▶ [Requisitos]
#1 Verifique se cada afirmação abaixo concorda com a matéria sobre os equipamentos fechados da Secult, respondendo sim ou não e citando literalmente as palavras decisivas do texto. (a) A Secult completou 53 anos em 9 de agosto. (b) A Biblioteca Pública Menezes Pimentel está fechada há três anos. (c) O início das obras do Centro Cultural Regional do Cariri está previsto para 2020.
#2 Prossiga a matéria sobre os equipamentos fechados da Secult a partir da última frase apresentada.

══ Trecho do texto ══

Biblioteca Pública e Museu do Ceará entre os quatro equipamentos da Secult fechados em Fortaleza

Dos 18 equipamentos da Secretaria de Cultura do Estado (Secult), quatro encontram-se fechados por diferentes razões. O Verso percorreu esses locais e abre discussão com gestores e usuários sobre a questão

A secretaria da Cultura do Ceará (Secult) completou 53 anos de existência no último dia 9 de agosto. Os gestores da mais antiga entidade dessa natureza no País encararam a data com otimismo. Festejaram a reabertura do Sobrado José Lourenço e a efetivação do Porto Dragão.

Os últimos dias também foram marcados por promessas para o futuro e pela realidade de obras longe de ser concretizadas. Três questões iluminam a contradição. O notório caso da Biblioteca Pública Menezes Pimentel, há cinco anos fechada, é alvo de críticas de usuários e educadores, ao mesmo tempo em que se realiza a XIII Bienal Internacional do Livro, aberta na sexta-feira (16). Por sua vez, a visita da equipe da Secult ao local onde se projeta a construção do Centro Cultural Regional do Cariri (CCRC), no Crato, reafirma a previsão de início das obras para 2020.

═══
══ Trechos de dados ══

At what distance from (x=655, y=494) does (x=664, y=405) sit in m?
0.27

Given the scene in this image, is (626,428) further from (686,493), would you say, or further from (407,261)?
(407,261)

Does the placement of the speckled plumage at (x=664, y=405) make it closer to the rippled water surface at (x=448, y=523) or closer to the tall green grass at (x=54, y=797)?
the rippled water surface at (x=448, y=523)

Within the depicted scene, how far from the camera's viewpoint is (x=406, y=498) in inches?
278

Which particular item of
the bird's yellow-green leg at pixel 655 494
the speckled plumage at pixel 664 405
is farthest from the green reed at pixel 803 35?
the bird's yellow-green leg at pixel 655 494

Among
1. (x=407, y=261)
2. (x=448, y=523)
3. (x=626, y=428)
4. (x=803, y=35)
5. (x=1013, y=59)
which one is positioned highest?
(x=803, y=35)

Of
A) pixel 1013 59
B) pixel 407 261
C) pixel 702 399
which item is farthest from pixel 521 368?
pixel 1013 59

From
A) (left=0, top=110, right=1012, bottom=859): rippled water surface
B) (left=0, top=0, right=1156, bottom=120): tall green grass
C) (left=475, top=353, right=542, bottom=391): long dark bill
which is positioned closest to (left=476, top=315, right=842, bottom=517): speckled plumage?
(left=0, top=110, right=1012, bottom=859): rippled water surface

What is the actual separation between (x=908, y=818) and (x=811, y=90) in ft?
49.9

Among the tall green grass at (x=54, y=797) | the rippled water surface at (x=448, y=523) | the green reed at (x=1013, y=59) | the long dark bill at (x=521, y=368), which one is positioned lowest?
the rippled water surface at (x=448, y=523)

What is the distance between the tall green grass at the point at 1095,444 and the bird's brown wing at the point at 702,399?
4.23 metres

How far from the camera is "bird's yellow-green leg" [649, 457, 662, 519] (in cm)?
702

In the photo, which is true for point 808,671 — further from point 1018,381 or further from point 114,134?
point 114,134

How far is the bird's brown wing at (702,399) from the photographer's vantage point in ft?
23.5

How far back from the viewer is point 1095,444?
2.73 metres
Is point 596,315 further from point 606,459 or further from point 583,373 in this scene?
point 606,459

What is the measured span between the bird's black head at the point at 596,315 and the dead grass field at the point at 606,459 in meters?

═══

▶ [Respostas do exercício]
#1
(a) Sim: "completou 53 anos de existência no último dia 9 de agosto".
(b) Não: "há cinco anos fechada".
(c) Sim: "reafirma a previsão de início das obras para 2020".

#2
À Biblioteca Pública Menezes Pimentel somam-se outros casos de alerta no setor. O Museu do Ceará, fechado para reforma desde abril, ainda não teve a obra iniciada. O Arquivo Público, embora tenha voltado a funcionar em janeiro deste ano, carece de outras intervenções no prédio e na organização do acervo.

Em todo o Estado, a Secult administra 18 equipamentos. Desses, quatro encontram-se fechados. Além da Biblioteca Pública e do Museu do Ceará, o Museu da Imagem e do Som está em obras e o Teatro Carlos Câmara, apesar de entregue em 2012, não tem previsão de ocupação da pauta. Outros funcionam parcialmente, caso do Centro Dragão do Mar de Arte e Cultura (CDMAC), com um dos cinemas fechados e a exposição permanente Vaqueiros (Museu da Cultura Cearense) suspensa devido a "reparos luminotécnicos".

Diante de tal cenário, vale a reflexão do cuidado dispensado à história. É correto afirmar o Estado como uma terra devota da própria memória? Tais territórios culturais estão prontos e aptos a receber o público e, o mais complexo, seriam lugares condizentes com a preservação do delicado acervo? Nesta reportagem, percorremos equipamentos e ouvimos gestores e usuários em buscas de repostas.

Percorrendo os espaços

Centrão de Fortaleza. Claro. Termômetro cujo mercúrio é feito dos anônimos, esse território organizadamente caótico abriga boa parte dos prédios destinados à arte e ao memorialismo no Ceará, a exemplo do Theatro José de Alencar, Museu do Ceará e Arquivo Público.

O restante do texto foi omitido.